Copy the part of the material that opens with the line containing "Of box=[300, 222, 322, 248]: person's" and closes with the line containing "What is the", both lines included, reproducing every character unchanged.

:: DATASET EXCERPTS

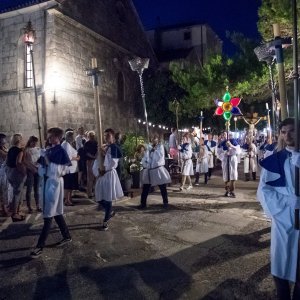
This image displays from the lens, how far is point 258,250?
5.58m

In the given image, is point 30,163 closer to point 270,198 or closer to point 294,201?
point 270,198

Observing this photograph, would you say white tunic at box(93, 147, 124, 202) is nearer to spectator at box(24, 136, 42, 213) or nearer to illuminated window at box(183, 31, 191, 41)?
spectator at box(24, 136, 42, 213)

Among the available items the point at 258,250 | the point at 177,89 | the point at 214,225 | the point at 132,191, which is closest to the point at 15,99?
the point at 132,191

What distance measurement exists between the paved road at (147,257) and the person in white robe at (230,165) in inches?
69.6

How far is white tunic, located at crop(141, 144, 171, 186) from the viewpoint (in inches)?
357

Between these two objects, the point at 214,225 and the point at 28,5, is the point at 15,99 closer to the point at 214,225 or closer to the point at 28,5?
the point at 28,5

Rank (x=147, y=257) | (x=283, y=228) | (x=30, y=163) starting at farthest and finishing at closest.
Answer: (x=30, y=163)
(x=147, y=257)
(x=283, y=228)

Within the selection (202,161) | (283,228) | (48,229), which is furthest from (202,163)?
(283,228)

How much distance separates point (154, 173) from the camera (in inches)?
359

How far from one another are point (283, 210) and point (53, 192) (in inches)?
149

::::
:: DATASET EXCERPTS

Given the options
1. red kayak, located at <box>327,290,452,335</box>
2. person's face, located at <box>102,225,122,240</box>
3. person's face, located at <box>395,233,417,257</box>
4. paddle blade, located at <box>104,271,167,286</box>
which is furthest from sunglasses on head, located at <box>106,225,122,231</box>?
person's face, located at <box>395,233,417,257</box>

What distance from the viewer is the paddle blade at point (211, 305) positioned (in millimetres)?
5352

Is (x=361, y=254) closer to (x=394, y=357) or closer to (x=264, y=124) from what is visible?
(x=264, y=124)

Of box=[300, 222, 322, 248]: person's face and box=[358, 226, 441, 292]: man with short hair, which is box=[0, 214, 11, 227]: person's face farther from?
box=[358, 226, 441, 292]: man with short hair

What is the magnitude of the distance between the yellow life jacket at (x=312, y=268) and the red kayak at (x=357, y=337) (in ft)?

::::

» COMPLETED EXERCISE:
Of box=[300, 222, 322, 248]: person's face and box=[358, 226, 441, 292]: man with short hair, which is box=[0, 214, 11, 227]: person's face farther from?
box=[358, 226, 441, 292]: man with short hair

What is the magnitude of the distance between the yellow life jacket at (x=312, y=268) and the red kayak at (x=357, y=337) (in ft)?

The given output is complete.